→ **PASSAGE CITÉ**
• • • • •
6.2  De multiples classifications des besoins

Les nomenclatures des besoins sont nombreuses, partant de celle de Maslow[1] (théorie de motivation 1970) arborant une classification hiérarchisée et déterminant par ordre de priorité les besoins : physiologiques – de sécurité- d’appartenance- d’estime- de s’accomplir. Cette conception pyramidale des besoins laisse entendre que la satisfaction des besoins physiologiques doit précéder toute tentative de satisfaire le besoin de sécurité (protection), lequel doit être satisfait avant les besoins d’appartenance…etc. La symbolique de la pyramide repose sur la fondation d’une base solide pour atteindre les autres besoins.

Cette vision peut être confirmée en justifiant que « lorsque l’on s’éloigne en particulier des besoins les plus physiologiques pour considérer le développement de l’enfant dans toutes ses dimensions, la question de la normativité et de l’universalité se pose rapidement [2]». Les auteures s’appuient en outre sur les travaux de Martin Woodhead[3] (1997) qui tente une démonstration appuyée par des exemples tirés de la littérature grise et d’ouvrages de professionnels se référant à cette notion de « besoin de l’enfant ».  Elles en déduisent que la notion de besoin est souvent reliée à une organisation sociale déterminée et difficilement transposable à d’autres sociétés et se réfèrent aux travaux d’Anne Thévenot et Claire Metz pour lesquels d’après Serge Lesourd psychanalyste, « répondre à l’enfant en termes de besoin risque de mettre en péril la dynamique du manque et du désir. Satisfaire la demande sans délai, a fortiori par des objets, empêche le sujet de rencontrer le manque d’où pourrait émerger et se construire le désir[4] ».
• • • • •
→ **TRAVAIL À FAIRE**
A - Relevez, dans l'ordre où les présente le passage sur les classifications des besoins, les catégories de besoins de la hiérarchie de Maslow.
B - Donnez la suite du passage sur les classifications des besoins, à partir de sa dernière phrase.
Les items qui suivent proviennent d'une autre source.

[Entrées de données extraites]
• • • • •
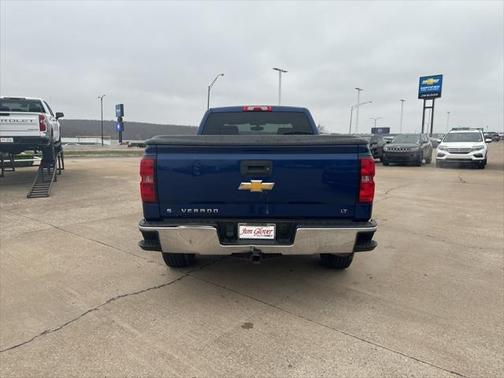 2014 Chevrolet Silverado 1500 1LT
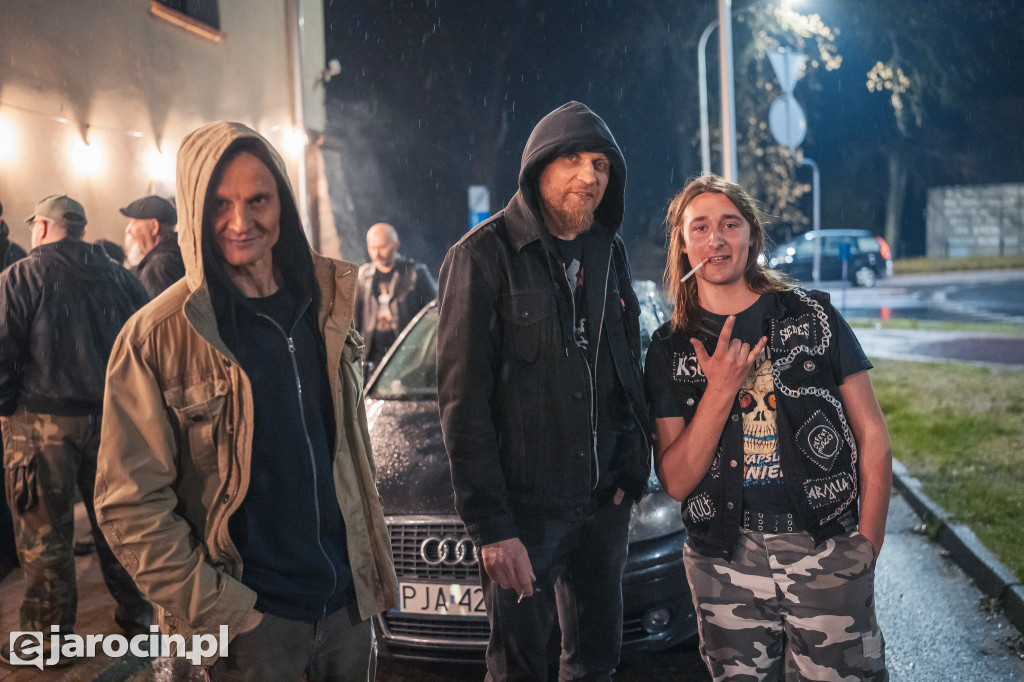 Dzień Metalowca w Spichlerzu Polskiego Rocka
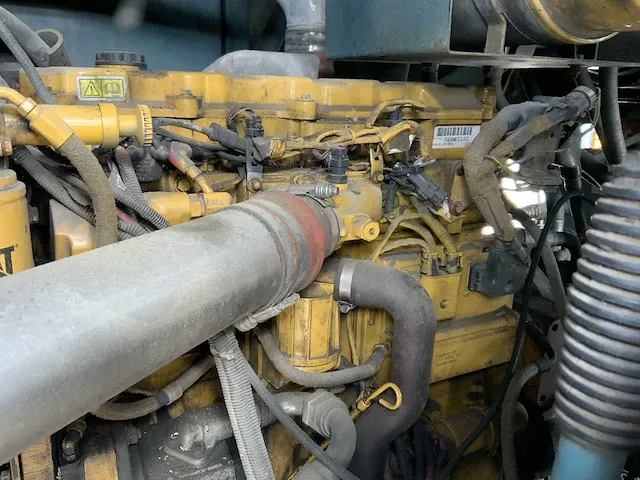 2004 powerscreen afzetbare stationaire powershredder 1800 “haakarm” - afbeelding 3 van  25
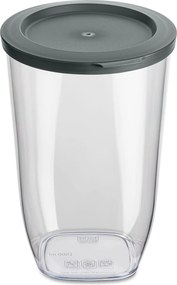 Pojemnik plastikowy na żywność sypką CONNECT, hermetyczny, 1500 ml, KOZIOL
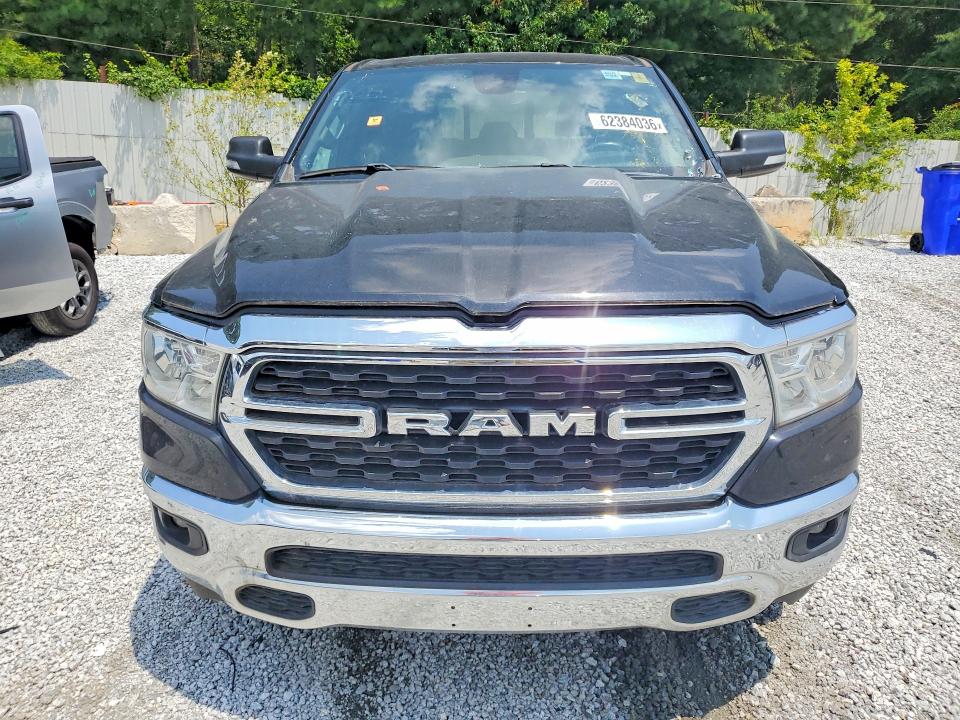 Продаж на аукціоні авто 2022 Ram 1500, vin: 1C6RREBG0NN452049, номер лоту: 62384036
• • • • •
→ **RÉSULTATS DE L'EXERCICE**
A - Besoins physiologiques, de sécurité, d'appartenance, d'estime, de s'accomplir.

B -
Dans la longue lignée des besoins, nous retrouvons le paradigme des douze besoins psychopédagogiques établi en 2004 dans l’ouvrage « l’éducation post-moderne » par Jean-Pierre Pourtois et Huguette Desmet. Quatre dimensions majeures y sont répertoriées : affective (affiliation) – cognitive (accomplissement) – sociale (autonomie) – valeurs (idéologie). Il faut entendre le terme pédagogique comme une vision globale regroupant les dimensions scolaires, familiales et sociétales dans une approche systémique de l’enfant dans son milieu familial et environnemental[5]. Retenons ici, l’axe des valeurs qui compose selon les concepteurs une ressource déterminante dans le processus de construction identitaire de l’individu.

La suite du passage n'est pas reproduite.